TASK STATEMENT: Your answer must hold only the lines below from the line containing "Ohio, site KILH1E, 2022-05-16" through the line containing "A: Eastern gartersnake", each reproduced exactly.
WORKING DATA below:
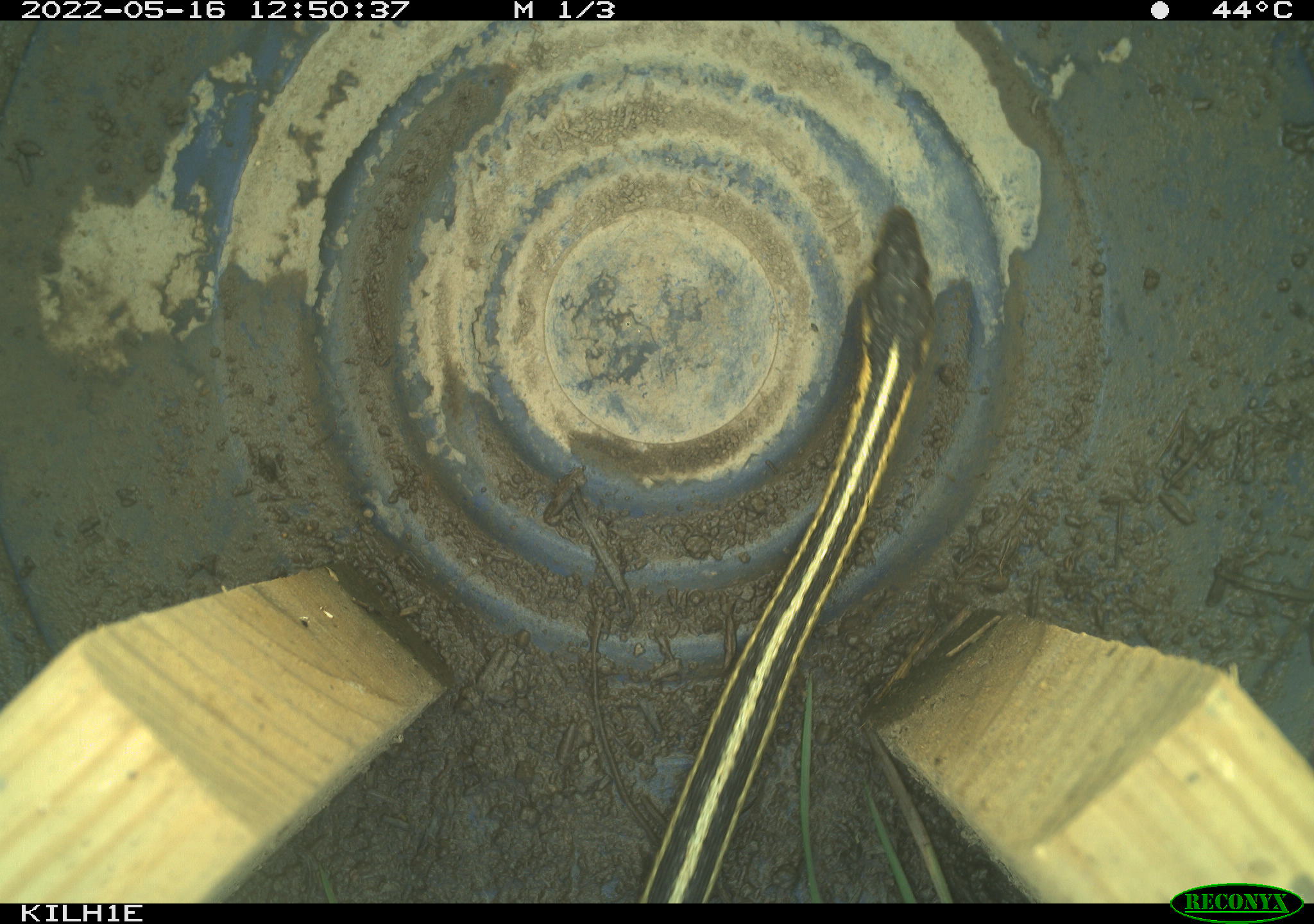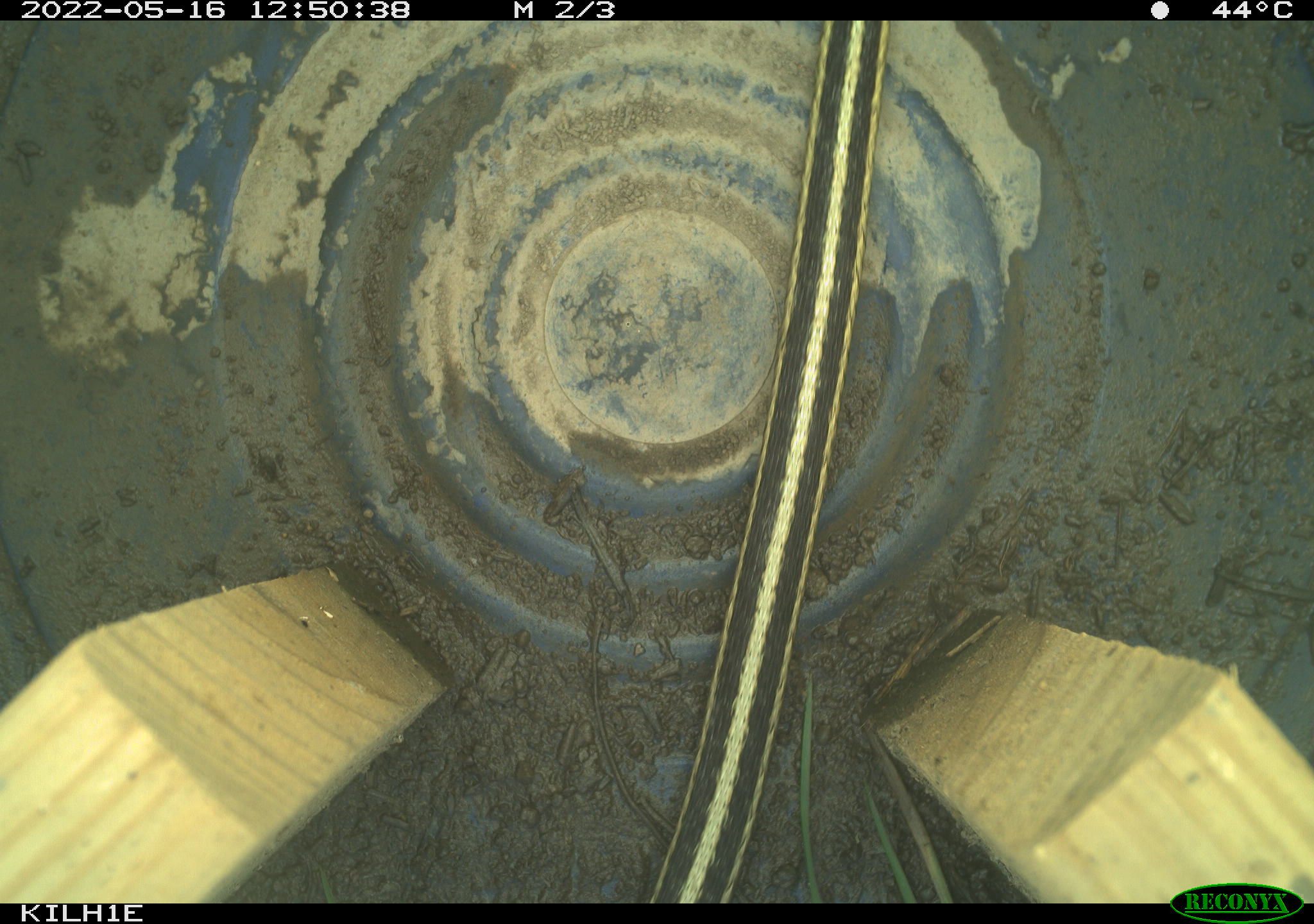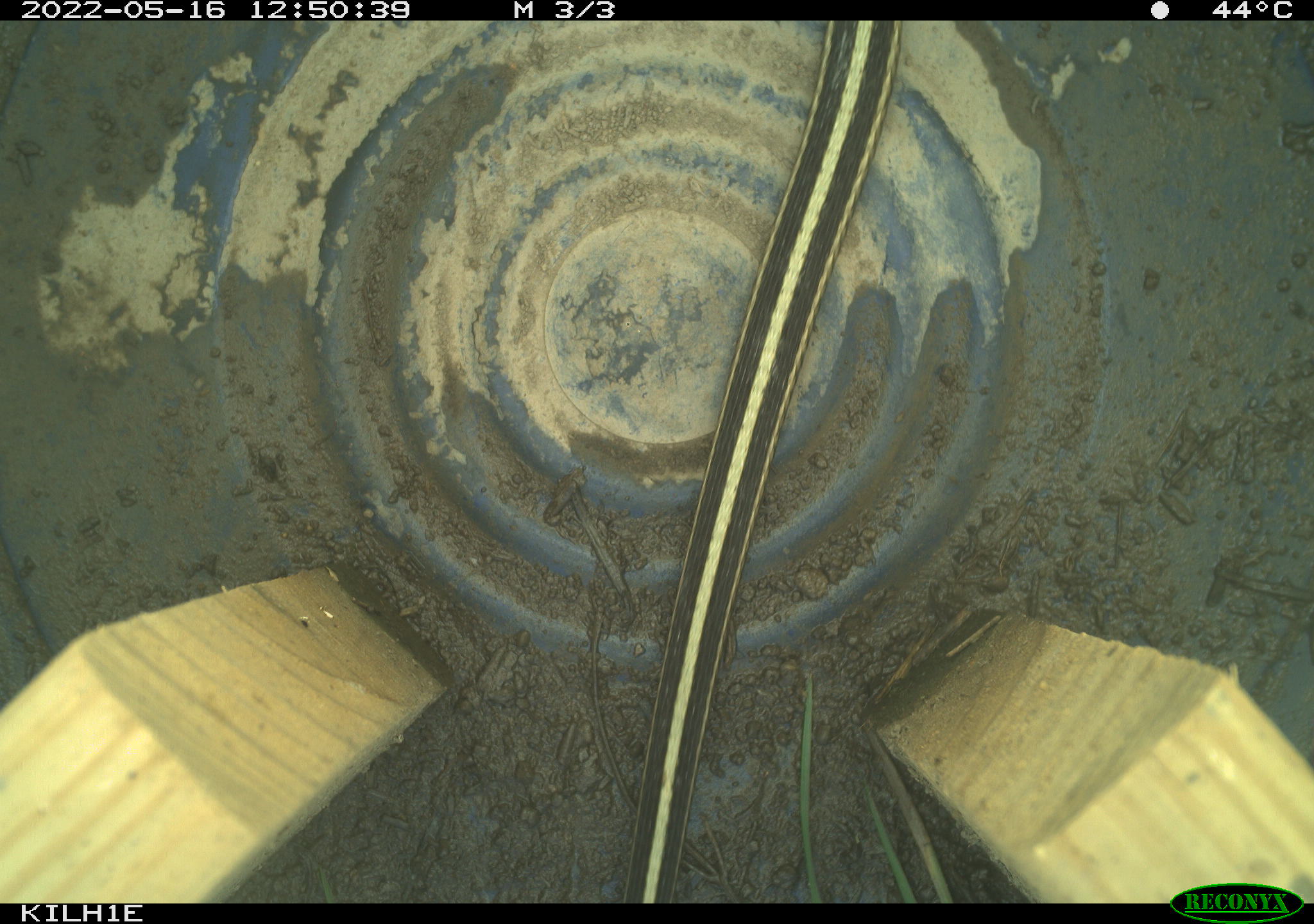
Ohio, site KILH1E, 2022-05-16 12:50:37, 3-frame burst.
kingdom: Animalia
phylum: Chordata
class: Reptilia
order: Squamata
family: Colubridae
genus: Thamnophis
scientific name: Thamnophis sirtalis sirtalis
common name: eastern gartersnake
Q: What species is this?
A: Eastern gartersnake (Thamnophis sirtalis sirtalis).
End of WORKING DATA.
WORKING DATA below:
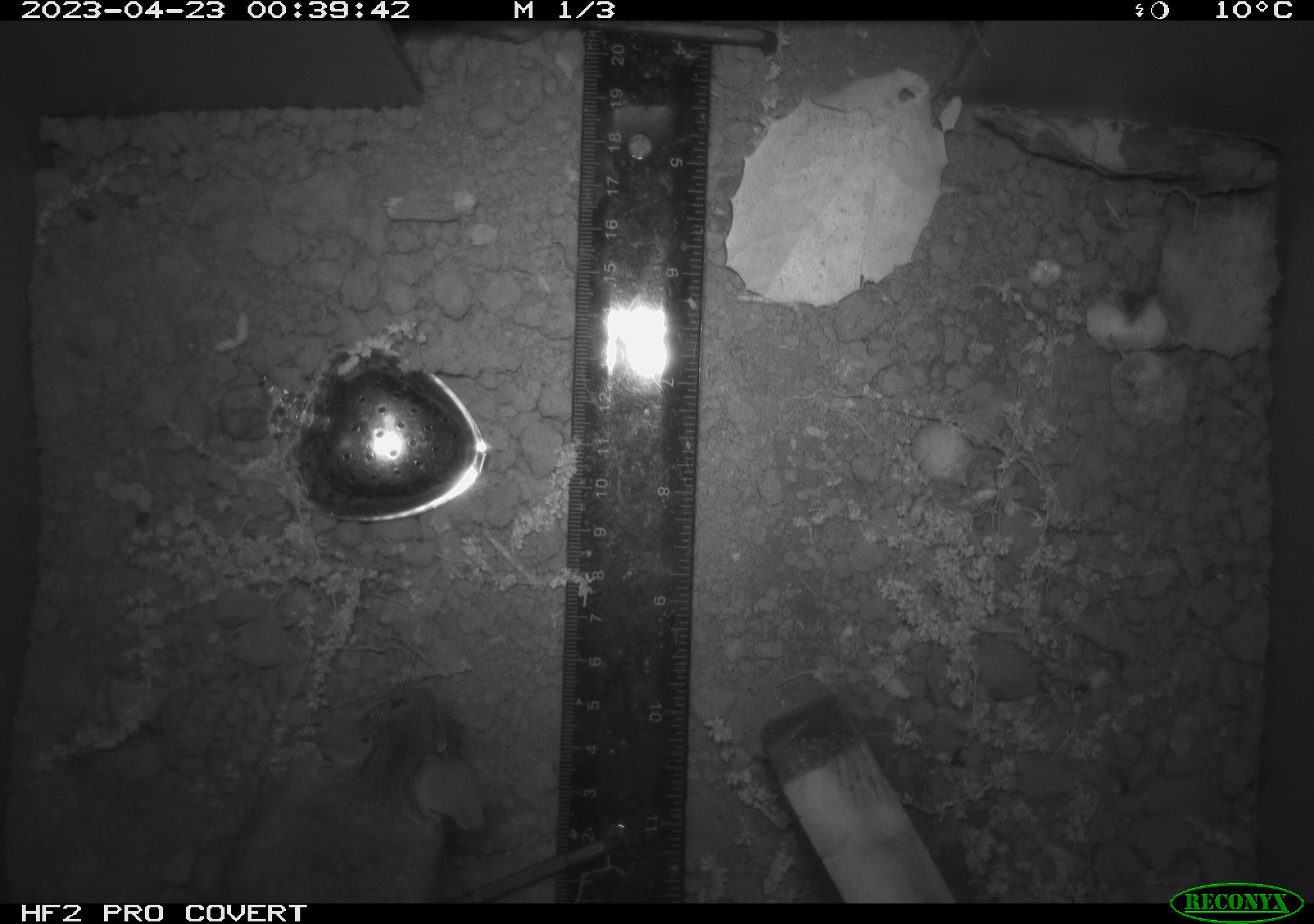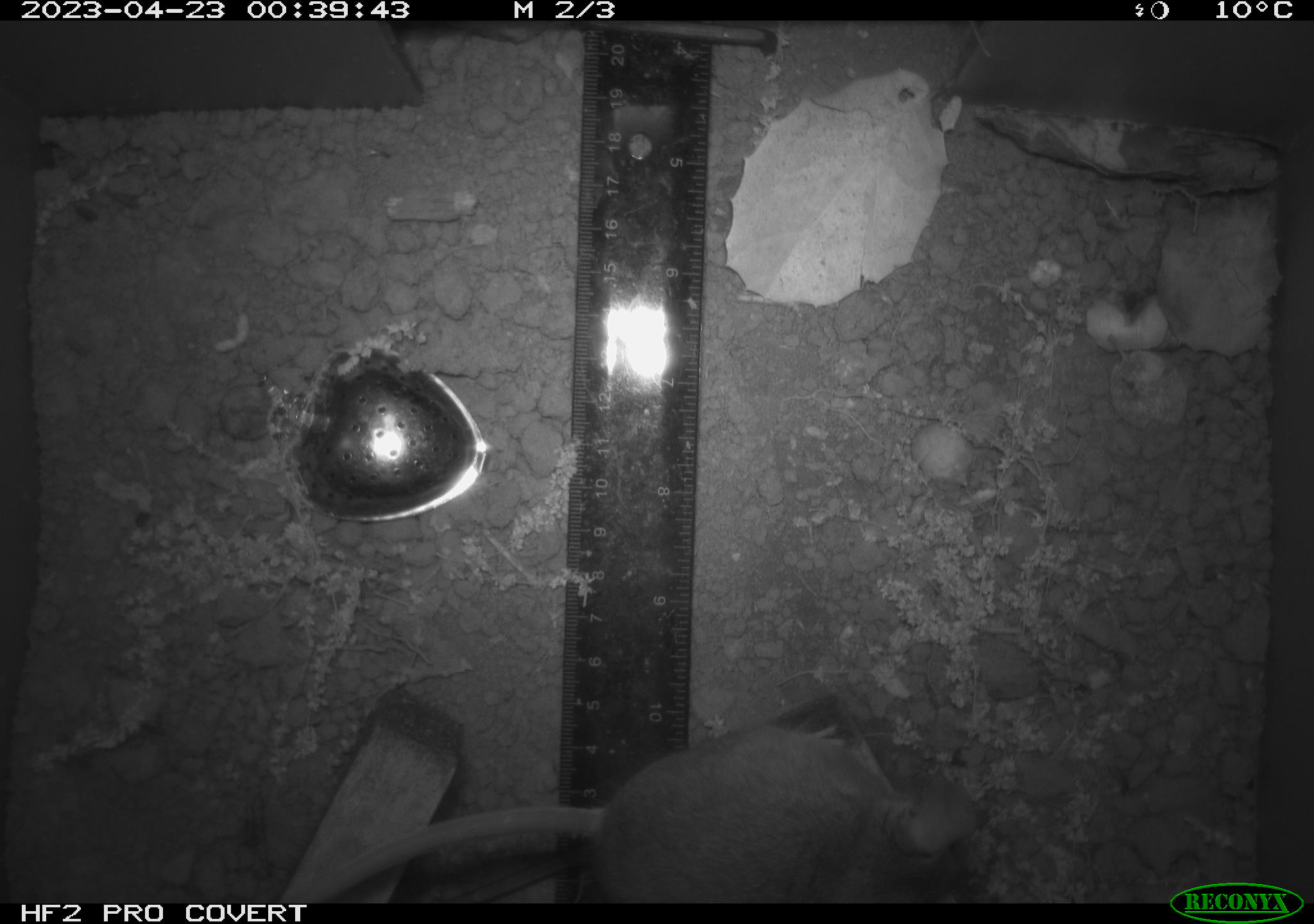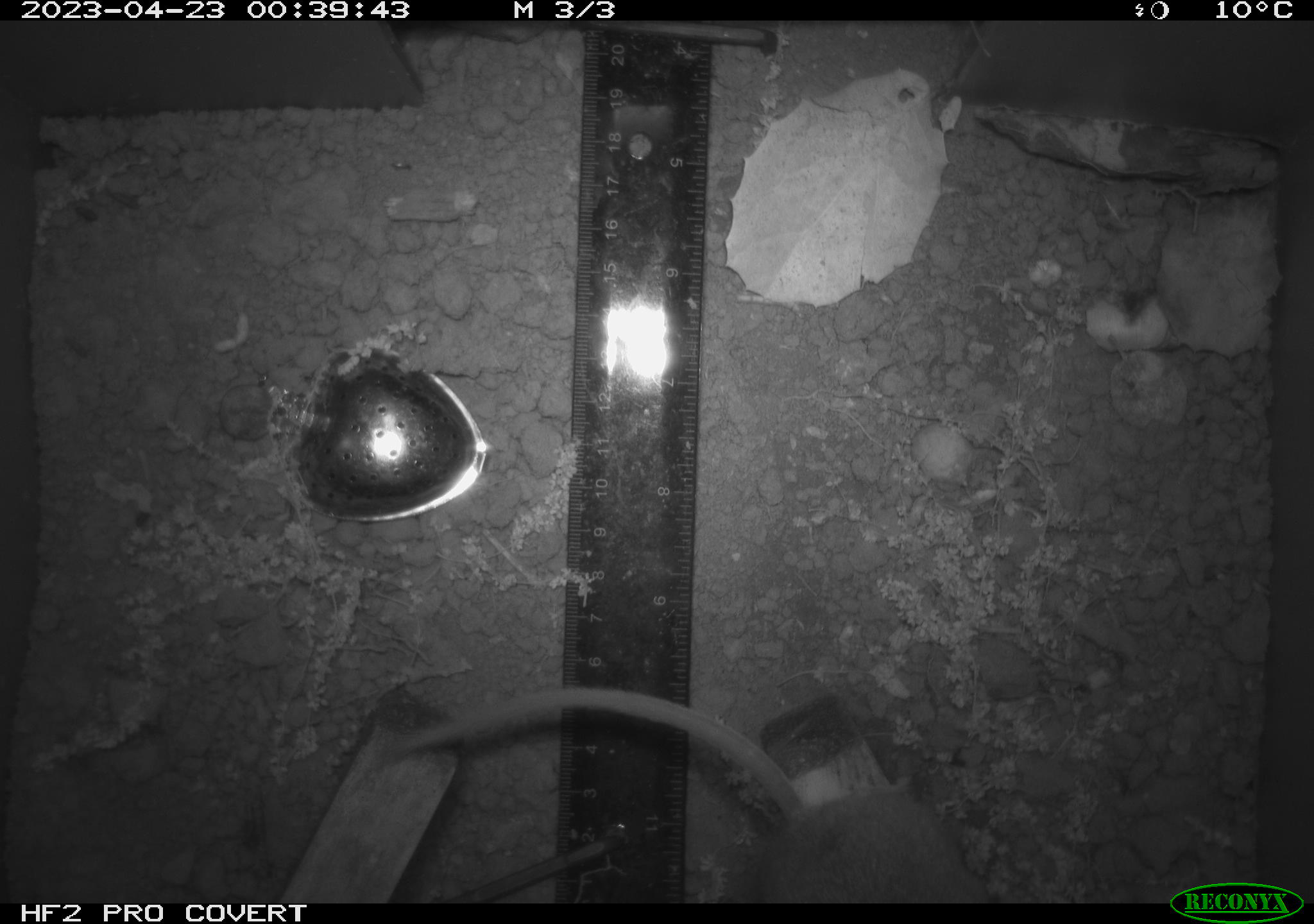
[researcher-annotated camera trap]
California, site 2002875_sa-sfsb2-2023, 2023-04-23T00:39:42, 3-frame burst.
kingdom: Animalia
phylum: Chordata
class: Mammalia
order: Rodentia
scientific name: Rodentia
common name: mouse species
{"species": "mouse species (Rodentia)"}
End of WORKING DATA.
OUTPUT:
Ohio, site KILH1E, 2022-05-16 12:50:37, 3-frame burst.
kingdom: Animalia
phylum: Chordata
class: Reptilia
order: Squamata
family: Colubridae
genus: Thamnophis
scientific name: Thamnophis sirtalis sirtalis
common name: eastern gartersnake
Q: What species is this?
A: Eastern gartersnake (Thamnophis sirtalis sirtalis).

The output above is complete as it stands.